The 17-year-old played for the New Zealand Men’s U19 team in Hobart in his first international competition.
NZ beat Australia 5-0 to claim the bronze, after narrowly beating them 2-1 in pool play.
“We wanted to leave with at least a medal, but also to prove that we were a squad on the same level as the two final teams,” Elliot says.
“Everyone was pretty happy to get bronze even though we went looking for gold.”
His side lost 2-1 to Great Britain in the semi-final, putting them into the third place play-off.
“Gold was well within our reach so the team was upset to lose that opportunity.
“You’re never going to play a perfect game though so it was pleasing to come close in a hard match.”

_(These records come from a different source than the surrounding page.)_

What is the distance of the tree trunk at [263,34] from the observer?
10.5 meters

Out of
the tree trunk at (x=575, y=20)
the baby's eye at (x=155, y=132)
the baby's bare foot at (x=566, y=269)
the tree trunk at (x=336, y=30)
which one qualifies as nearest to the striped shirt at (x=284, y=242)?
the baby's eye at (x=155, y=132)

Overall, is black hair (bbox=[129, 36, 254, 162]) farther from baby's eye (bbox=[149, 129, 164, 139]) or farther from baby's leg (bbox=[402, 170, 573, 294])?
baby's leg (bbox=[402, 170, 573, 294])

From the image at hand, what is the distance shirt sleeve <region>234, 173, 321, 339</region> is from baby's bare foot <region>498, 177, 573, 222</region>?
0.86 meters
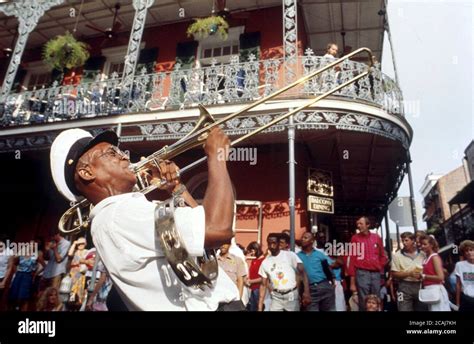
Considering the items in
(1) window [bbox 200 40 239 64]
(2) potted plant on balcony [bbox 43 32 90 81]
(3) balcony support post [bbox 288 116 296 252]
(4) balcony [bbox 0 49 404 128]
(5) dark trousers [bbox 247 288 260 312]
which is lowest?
(5) dark trousers [bbox 247 288 260 312]

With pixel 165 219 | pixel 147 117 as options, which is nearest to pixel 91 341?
pixel 165 219

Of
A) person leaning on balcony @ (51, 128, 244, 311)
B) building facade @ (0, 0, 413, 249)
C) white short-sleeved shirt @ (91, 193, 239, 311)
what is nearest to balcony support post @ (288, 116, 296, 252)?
building facade @ (0, 0, 413, 249)

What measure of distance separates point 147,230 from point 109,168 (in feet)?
1.58

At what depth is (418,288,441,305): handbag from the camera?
4.04m

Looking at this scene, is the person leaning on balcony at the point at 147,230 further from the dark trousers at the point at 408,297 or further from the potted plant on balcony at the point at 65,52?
the potted plant on balcony at the point at 65,52

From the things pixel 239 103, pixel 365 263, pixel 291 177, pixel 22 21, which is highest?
pixel 22 21

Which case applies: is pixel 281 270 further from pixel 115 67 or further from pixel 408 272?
pixel 115 67

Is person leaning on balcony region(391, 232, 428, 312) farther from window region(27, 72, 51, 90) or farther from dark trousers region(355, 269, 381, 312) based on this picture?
window region(27, 72, 51, 90)

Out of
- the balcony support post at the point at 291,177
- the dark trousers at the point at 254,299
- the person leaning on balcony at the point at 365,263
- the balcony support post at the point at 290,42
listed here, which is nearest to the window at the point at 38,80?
the balcony support post at the point at 290,42

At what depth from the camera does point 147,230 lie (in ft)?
4.59

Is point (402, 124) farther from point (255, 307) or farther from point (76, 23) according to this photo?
point (76, 23)

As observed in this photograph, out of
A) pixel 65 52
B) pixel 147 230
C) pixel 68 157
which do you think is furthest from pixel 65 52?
pixel 147 230

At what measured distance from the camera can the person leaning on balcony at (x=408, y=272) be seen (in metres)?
4.35

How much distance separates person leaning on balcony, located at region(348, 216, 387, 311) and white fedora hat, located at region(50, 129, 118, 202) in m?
3.99
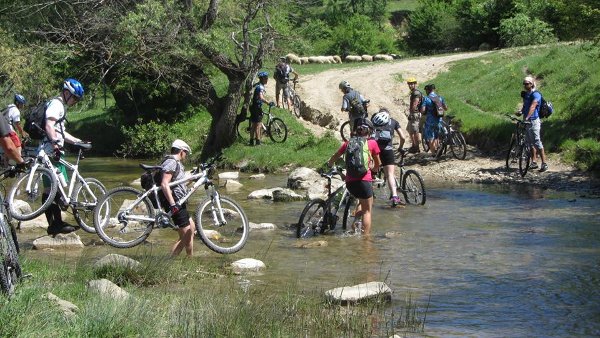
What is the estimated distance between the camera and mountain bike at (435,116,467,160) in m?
23.0

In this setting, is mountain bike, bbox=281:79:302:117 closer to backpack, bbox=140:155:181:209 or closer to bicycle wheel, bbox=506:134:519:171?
bicycle wheel, bbox=506:134:519:171

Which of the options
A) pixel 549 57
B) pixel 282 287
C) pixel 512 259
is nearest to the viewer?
pixel 282 287

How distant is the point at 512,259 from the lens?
12055mm

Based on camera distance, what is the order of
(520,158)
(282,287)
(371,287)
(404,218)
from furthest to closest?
(520,158)
(404,218)
(282,287)
(371,287)

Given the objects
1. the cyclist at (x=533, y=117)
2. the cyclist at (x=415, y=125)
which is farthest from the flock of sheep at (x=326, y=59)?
the cyclist at (x=533, y=117)

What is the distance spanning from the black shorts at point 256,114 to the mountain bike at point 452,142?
5810 mm

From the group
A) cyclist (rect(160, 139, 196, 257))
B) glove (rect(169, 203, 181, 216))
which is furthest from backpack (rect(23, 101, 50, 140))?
glove (rect(169, 203, 181, 216))

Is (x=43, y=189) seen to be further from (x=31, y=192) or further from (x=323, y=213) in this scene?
(x=323, y=213)

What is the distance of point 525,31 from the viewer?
1655 inches

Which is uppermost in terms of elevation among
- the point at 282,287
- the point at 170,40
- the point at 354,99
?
the point at 170,40

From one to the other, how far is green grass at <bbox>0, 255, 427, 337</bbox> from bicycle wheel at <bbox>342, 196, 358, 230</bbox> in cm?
416

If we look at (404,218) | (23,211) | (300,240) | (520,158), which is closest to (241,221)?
(300,240)

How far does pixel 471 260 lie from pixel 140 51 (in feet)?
42.2

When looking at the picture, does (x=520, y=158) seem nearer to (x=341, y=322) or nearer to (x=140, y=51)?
(x=140, y=51)
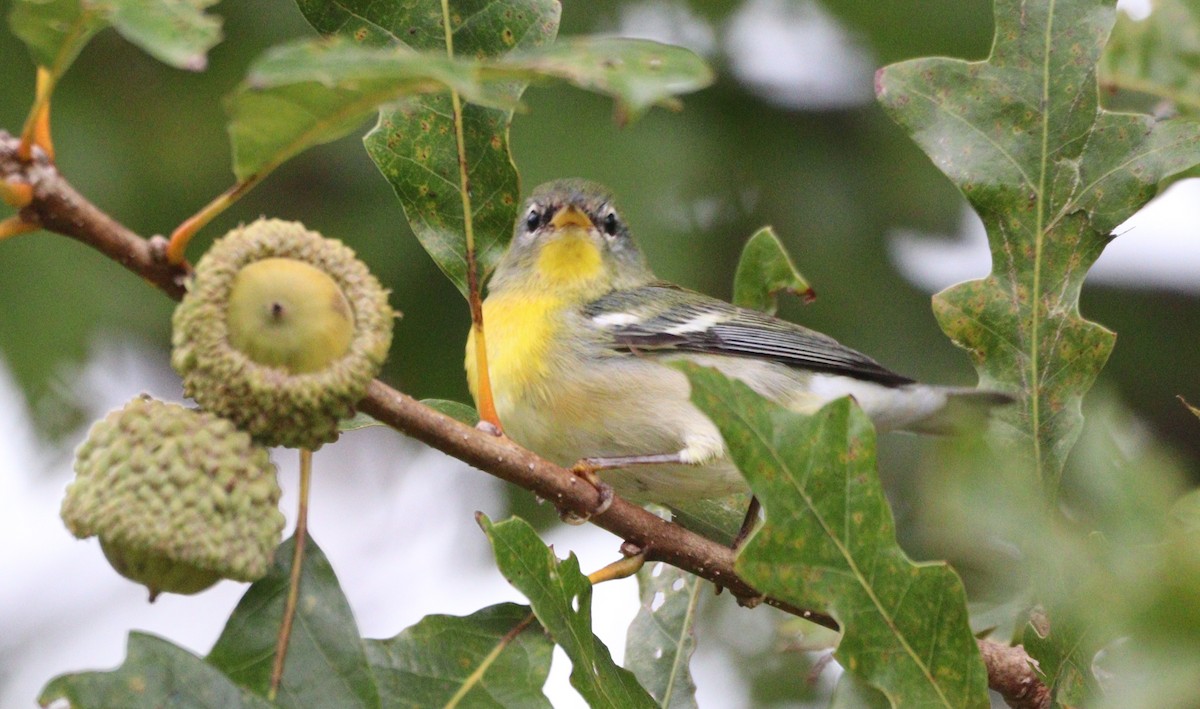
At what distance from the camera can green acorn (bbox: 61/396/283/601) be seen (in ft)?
5.33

NZ faced eight other teams in a round robin format for pool play to reach the play-off.
“I was nervous going into my first ever international game. I also found afterwards a new level of exhaustion that was unbelievable.”
His side won its first three games against Australia, Argentina and the United States before losing 5-2 to Great Britain.
“It was closer than the score made it look, we just shut off for three minutes and conceded the three deciding goals.”
A second game was then lost to eventual winners France, 3-1.
“We conceded two soft goals and the feeling after that game was one of the worst I’ve had.
The team wasn’t clicking so the coach told us to sort it out, which resulted in a one hour team talk about how to pick things back up.”
The tactical decisions and motivation developed there led to a 9-0 thrashing of South Africa.
The teams met again in the quarter-finals with a 4-3 win to NZ.
Elliot made the NZ squad 18 months ago after being selected on national performance and has been training across the country since then.
Prior to playing for New Zealand, Elliot played for Auckland A two years running, and won the national competition with the side.
He first started in the sport with Mahurangi College in 2011, winning two golds at the national schools competition.
“I was spear fishing at the time and had never heard of the sport when coach Terry Axford asked me if I wanted to try it out. It became addictive. I love the challenge of holding your breath when your body is under stress from a high work rate.”
As well as playing, Elliot coaches the Mahurangi College junior open team, which he hopes will win nationals this year after coming third at regionals.
Elliot has his sights set on making the NZ Men’s U23 side for the next world championship in Sheffield in 2019 before making the NZ Open Grade Men’s Elite national team.